• Provided text:
# Oysters Rockefeller



## carolelaine (Jun 5, 2007)

We are going to the beach in 2 weeks and this year we are going to do some of the cooking at the condo.  I love, love Oysters Beinville and Rockefelller, but I never make that at home because we don't have the greatest oysters there.  Please give me some good recipes.  Thanks


----------



## AllenOK (Jun 5, 2007)

Here's my recipe.  I haven't made it, so I can't make any comments on how good it is.

Oysters Rockefeller
Yields:  24 oysters, about 4 servings

1 10 oz pkg frozen chopped spinach
24 oysters, in shell
2 T chopped onion
2 T parsley, chopped
2 T butter, melted
½ t salt
several drops Tabasco
dash of black pepper
shredded parmesan
rock salt

	Cook spinach according to package directions.  Drain well, press out excess water.  To do this, place spinach in a towel you don’t mind staining.  Fold corners together, and twist towel until all the water is squeezed from the spinach.  Stir together the spinach, onion, parsley, the melted butter, salt, Tabasco, and a dash of black pepper.  Store sauce in refrigerator.
Thoroughly wash each oyster shell.  Open oysters, remove top shell, and cut oyster from bottom shell, leaving meat in the shell.  Place the rock salt on an oven-proof plate or platter (a nacho platter works good for this.) . Place the oysters on top of the rock salt, pressing down to ensure they do not tip over.  Turn you broiler on to it’s highest setting.  Broil oysters for one minute, or until they just start to plump.  Remove oysters, and top each oyster with one tablespoon of the sauce.  Return oysters to heat. Cook one minute more, or until sauce starts to brown.  Remove, and sprinkle parmesan cheese over each oyster.  Return to broiler, and cook one more minute, until cheese is browned.  Serve with oyster forks.  Garnish with lemon wedges.


----------

Visual spatial reasoning items:
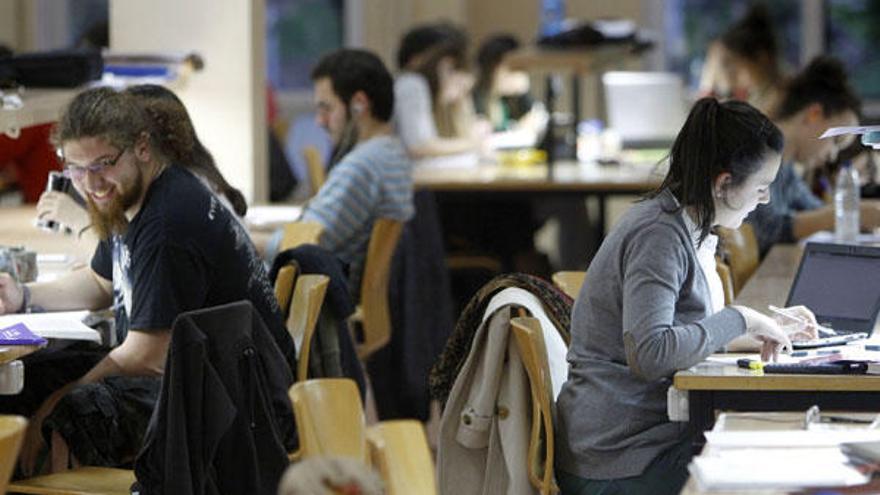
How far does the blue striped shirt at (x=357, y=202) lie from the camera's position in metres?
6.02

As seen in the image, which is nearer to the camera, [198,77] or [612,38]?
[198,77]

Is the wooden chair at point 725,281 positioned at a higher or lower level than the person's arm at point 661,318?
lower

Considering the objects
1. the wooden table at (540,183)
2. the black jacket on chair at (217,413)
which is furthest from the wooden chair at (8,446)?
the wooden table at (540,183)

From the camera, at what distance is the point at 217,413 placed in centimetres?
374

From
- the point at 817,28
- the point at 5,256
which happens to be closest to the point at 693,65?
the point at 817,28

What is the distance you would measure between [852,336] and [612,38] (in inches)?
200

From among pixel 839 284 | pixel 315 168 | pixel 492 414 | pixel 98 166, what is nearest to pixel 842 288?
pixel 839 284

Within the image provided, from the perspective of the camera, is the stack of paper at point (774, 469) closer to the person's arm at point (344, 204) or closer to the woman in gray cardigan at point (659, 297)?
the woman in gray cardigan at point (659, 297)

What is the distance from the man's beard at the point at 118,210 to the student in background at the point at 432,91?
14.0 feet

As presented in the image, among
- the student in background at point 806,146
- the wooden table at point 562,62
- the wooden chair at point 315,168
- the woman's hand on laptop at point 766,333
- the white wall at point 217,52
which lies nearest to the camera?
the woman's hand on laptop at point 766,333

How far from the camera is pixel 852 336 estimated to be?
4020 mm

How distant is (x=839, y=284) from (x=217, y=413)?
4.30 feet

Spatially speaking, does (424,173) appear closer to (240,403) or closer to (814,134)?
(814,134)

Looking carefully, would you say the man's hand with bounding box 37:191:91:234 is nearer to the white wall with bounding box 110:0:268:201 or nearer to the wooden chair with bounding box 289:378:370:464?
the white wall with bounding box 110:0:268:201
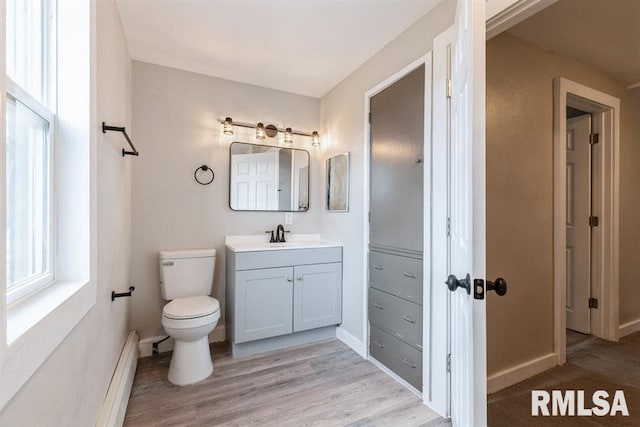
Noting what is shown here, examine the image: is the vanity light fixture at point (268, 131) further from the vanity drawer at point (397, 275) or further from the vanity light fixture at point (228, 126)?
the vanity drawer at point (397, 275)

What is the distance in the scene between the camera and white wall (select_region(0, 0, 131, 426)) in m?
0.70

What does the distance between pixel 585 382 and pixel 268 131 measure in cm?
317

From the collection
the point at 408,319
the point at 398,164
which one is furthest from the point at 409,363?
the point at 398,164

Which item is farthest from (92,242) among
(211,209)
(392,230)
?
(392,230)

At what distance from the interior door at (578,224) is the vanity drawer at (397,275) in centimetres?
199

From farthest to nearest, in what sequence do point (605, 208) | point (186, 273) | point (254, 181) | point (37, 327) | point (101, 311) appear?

• What to do: Rewrite the Oysters Rockefeller thread from "We are going to the" up to and including "AllenOK (Jun 5, 2007)", and put "cabin" in place of "condo".

• Result of the exercise:
We are going to the beach in 2 weeks and this year we are going to do some of the cooking at the cabin.  I love, love Oysters Beinville and Rockefelller, but I never make that at home because we don't have the greatest oysters there.  Please give me some good recipes.  Thanks


----------



## AllenOK (Jun 5, 2007)